Анна стояла и смотрела. И в ней боролись два чувства — старый, глубокий страх, который жил в теле все эти годы, и что-то другое. Что-то похожее на жалость. На понимание.
Она пригласила его в дом.
Они сидели на кухне — за тем самым столом, который она сама починила три года назад. Чайник свистел на плите. В окно лился вечерний свет — мягкий, золотой, августовский.
Виктор рассказывал. Долго, сбивчиво, перескакивая с одного на другое. Про больницу. Про то, как лежал и смотрел в потолок. Про то, как его избили — он не оправдывался, просто рассказывал как есть. Про то, как впервые за многие годы протрезвел — и ужаснулся. Про мать, которая умерла два года назад — он так и не успел попрощаться.

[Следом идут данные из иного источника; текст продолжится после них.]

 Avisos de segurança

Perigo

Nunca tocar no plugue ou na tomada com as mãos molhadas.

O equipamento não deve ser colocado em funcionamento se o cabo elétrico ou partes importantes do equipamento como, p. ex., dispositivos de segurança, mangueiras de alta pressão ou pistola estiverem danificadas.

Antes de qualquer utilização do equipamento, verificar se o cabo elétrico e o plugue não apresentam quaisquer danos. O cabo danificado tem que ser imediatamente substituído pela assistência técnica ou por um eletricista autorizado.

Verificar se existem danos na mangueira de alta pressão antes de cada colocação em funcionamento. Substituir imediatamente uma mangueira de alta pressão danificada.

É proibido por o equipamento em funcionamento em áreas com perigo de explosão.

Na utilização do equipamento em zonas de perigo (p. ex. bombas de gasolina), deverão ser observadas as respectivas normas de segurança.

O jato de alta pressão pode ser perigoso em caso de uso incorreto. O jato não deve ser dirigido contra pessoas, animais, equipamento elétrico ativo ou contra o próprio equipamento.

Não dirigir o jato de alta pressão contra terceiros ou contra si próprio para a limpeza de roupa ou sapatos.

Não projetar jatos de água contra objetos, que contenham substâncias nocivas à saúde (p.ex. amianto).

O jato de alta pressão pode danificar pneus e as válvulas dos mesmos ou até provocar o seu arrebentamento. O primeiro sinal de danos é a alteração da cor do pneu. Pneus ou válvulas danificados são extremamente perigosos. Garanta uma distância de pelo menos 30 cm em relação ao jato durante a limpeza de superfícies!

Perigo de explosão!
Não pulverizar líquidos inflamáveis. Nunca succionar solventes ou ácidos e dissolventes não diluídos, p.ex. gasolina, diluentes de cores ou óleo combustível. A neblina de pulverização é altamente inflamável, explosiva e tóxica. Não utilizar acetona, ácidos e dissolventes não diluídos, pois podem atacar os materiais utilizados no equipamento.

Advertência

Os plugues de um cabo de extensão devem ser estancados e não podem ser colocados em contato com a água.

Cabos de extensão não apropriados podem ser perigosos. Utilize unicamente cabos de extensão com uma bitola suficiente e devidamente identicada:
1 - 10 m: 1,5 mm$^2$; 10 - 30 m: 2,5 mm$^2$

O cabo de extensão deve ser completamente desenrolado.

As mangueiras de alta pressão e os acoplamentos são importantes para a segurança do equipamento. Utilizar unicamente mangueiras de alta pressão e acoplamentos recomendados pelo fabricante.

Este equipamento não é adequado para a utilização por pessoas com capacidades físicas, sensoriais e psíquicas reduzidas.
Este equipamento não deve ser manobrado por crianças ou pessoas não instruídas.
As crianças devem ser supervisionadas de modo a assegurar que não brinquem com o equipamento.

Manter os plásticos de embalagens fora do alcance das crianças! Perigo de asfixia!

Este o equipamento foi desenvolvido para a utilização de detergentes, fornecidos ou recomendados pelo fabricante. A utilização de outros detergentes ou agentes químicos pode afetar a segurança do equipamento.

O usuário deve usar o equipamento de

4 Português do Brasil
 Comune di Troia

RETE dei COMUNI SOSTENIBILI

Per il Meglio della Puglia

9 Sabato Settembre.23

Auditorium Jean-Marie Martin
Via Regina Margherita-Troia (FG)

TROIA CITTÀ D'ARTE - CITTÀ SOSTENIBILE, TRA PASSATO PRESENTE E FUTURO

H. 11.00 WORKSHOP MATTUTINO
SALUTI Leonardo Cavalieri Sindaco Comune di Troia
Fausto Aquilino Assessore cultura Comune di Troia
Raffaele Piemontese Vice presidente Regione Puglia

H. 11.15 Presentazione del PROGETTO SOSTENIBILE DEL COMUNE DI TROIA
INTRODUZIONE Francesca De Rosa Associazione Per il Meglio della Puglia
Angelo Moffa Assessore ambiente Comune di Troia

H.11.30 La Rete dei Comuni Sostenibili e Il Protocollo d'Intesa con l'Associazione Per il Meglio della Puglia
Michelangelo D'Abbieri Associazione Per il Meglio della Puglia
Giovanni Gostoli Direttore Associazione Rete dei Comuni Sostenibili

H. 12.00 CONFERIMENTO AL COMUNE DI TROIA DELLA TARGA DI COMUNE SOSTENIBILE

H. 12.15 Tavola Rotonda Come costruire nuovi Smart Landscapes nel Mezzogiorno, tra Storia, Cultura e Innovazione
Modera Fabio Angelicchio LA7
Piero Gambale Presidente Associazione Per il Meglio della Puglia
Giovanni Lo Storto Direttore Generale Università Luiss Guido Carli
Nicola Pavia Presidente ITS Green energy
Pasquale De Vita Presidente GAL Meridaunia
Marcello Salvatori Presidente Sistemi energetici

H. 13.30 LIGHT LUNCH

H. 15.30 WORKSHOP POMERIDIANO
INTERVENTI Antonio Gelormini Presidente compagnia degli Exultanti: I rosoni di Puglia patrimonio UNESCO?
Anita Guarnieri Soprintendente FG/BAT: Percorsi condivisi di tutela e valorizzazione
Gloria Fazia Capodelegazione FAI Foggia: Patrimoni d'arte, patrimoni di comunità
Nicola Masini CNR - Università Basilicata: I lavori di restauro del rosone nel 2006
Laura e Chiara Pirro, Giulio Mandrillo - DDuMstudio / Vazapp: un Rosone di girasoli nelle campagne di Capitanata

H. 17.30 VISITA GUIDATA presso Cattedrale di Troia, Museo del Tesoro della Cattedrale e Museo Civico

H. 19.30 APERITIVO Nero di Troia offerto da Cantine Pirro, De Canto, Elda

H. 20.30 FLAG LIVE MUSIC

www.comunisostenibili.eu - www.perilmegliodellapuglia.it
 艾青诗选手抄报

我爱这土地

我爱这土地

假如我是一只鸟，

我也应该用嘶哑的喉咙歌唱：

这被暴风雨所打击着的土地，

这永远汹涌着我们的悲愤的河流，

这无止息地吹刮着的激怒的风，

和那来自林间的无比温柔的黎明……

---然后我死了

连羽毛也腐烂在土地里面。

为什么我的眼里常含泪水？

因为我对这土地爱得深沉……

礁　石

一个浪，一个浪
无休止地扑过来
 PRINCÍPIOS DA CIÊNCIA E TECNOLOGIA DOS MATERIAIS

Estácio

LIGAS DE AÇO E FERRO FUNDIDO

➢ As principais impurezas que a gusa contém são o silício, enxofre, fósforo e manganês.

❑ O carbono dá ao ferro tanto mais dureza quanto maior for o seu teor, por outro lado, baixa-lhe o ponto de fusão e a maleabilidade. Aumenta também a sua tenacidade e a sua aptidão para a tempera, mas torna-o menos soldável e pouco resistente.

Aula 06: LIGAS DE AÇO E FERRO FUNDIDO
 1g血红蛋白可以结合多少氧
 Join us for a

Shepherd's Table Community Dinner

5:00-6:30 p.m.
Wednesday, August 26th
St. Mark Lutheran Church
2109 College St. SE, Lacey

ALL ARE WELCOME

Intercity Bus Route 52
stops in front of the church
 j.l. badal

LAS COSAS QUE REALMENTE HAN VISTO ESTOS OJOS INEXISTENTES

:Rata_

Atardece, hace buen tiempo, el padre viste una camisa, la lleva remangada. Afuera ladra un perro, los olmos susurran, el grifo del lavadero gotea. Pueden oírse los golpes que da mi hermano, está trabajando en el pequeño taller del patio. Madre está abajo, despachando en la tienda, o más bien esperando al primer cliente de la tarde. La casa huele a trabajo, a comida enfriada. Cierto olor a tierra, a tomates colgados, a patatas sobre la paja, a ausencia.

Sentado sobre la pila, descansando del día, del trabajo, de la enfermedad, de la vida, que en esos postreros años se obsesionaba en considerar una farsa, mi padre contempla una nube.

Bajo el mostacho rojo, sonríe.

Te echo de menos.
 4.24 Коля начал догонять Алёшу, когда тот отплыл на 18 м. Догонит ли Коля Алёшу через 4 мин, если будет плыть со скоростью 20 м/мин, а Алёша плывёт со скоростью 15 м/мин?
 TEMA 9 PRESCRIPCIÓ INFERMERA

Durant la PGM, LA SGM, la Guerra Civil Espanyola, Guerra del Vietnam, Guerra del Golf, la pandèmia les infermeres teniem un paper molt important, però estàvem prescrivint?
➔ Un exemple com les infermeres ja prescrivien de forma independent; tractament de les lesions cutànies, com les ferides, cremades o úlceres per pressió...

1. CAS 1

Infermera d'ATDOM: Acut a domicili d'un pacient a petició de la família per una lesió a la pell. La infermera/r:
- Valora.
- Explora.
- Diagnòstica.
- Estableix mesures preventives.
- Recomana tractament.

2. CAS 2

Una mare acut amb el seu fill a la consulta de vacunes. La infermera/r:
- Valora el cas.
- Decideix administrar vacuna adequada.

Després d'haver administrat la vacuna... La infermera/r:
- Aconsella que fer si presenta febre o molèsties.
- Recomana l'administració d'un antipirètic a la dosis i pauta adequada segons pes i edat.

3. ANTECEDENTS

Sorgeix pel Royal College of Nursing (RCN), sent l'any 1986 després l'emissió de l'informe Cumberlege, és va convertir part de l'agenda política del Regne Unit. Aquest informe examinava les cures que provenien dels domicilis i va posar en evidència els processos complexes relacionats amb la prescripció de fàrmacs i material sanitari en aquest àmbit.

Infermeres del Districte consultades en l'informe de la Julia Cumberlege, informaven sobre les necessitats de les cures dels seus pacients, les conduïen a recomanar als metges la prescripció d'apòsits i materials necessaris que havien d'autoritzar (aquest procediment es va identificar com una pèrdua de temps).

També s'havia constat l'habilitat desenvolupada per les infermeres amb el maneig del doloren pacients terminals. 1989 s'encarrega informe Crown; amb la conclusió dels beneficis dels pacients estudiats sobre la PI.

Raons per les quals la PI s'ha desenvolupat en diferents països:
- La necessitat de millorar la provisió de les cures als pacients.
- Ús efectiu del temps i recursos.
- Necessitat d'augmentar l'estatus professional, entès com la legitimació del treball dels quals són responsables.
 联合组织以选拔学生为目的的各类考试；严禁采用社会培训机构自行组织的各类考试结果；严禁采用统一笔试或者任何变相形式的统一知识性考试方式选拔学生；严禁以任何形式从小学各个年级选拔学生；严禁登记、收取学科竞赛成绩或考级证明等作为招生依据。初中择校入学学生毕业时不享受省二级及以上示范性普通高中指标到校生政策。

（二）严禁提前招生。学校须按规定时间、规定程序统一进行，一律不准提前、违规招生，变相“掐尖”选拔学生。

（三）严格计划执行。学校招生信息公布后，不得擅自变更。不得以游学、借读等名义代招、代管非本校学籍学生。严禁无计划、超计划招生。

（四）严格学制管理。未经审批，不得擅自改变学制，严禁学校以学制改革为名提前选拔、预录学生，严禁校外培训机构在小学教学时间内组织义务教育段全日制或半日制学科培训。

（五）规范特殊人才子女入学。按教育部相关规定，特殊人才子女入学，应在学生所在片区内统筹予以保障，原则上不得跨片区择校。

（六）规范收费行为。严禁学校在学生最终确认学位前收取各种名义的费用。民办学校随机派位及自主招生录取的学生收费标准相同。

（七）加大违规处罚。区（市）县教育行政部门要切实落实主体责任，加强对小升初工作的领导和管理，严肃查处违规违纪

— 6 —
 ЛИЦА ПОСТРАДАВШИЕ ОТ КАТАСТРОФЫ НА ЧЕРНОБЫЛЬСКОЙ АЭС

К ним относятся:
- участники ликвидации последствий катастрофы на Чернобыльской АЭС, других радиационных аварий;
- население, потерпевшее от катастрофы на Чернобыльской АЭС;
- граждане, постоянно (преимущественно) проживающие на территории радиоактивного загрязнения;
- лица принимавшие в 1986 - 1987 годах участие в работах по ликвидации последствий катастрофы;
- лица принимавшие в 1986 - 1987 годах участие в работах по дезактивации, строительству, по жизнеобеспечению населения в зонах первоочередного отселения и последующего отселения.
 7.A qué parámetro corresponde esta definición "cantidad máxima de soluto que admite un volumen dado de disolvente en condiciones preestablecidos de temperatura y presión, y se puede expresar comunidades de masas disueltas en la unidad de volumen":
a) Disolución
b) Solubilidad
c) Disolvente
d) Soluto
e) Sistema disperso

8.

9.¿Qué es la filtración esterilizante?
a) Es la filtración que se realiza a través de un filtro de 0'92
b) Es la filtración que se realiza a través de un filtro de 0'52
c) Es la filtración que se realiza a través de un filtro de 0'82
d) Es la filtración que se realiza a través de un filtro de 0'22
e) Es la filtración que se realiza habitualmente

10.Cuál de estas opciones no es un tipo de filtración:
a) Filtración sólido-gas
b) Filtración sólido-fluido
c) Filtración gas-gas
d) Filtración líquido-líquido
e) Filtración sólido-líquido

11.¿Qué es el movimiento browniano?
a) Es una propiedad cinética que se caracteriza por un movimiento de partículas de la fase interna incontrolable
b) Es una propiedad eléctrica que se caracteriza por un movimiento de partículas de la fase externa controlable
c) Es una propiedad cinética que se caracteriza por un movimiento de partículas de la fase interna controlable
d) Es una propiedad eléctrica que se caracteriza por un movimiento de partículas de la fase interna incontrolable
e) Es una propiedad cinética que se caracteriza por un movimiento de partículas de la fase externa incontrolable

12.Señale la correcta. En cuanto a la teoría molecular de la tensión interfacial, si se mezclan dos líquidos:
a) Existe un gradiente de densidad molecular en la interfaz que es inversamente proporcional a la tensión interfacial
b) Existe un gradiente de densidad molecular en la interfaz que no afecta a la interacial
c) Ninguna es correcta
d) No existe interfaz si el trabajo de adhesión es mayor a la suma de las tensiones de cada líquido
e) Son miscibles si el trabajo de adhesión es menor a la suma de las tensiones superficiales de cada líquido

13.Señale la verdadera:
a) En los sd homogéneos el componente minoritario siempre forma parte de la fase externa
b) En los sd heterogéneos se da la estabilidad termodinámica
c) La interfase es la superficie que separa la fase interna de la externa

Анна слушала. Не перебивала. Иногда кивала.
Когда он закончил — за окном уже смеркалось.
— Я не держу на тебя зла, — сказала она. — Я давно не держу. Злость — она как уголь в печке: греет, но и жжёт. Я её давно выгребла.
Виктор поднял голову.
— Прощаешь?
— Прощаю, — сказала она. — Но жить с тобой не буду. Не могу. И не хочу. Я другую жизнь построила. Без тебя. Она моя. Ты в ней — только воспоминание.
Он кивнул. Медленно, тяжело.
— Я понимаю. Я не за этим ехал. Я просто хотел… Хотел, чтоб ты знала. Что я понял. Что я жалею. Каждый день жалею.
— Хорошо. Я знаю теперь.
Они посидели ещё. Молча. Чай остыл в чашках.
— Мне ехать надо, — сказал Виктор. — Автобус через час. Я пойду.
— Иди, — сказала Анна.
Он встал. Пошёл к двери. Остановился на пороге.
— У тебя хороший дом, — сказал он. — И сад хороший. Я рад, что у тебя так.
— Спасибо.
— Прощай, Анна.
— Прощай, Виктор.
Он вышел. Она смотрела в окно, как он идёт по дороге — сутулый, прихрамывающий, с опущенными плечами. Дошёл до поворота. Остановился. Обернулся — на дом, на сад, на яблони. Постоял секунду. И пошёл дальше — в сторону парома, в сторону своей жизни.
Анна взяла со стола его чашку. Помыла под краном. Поставила на полку. И вышла в огород — докапывать картошку.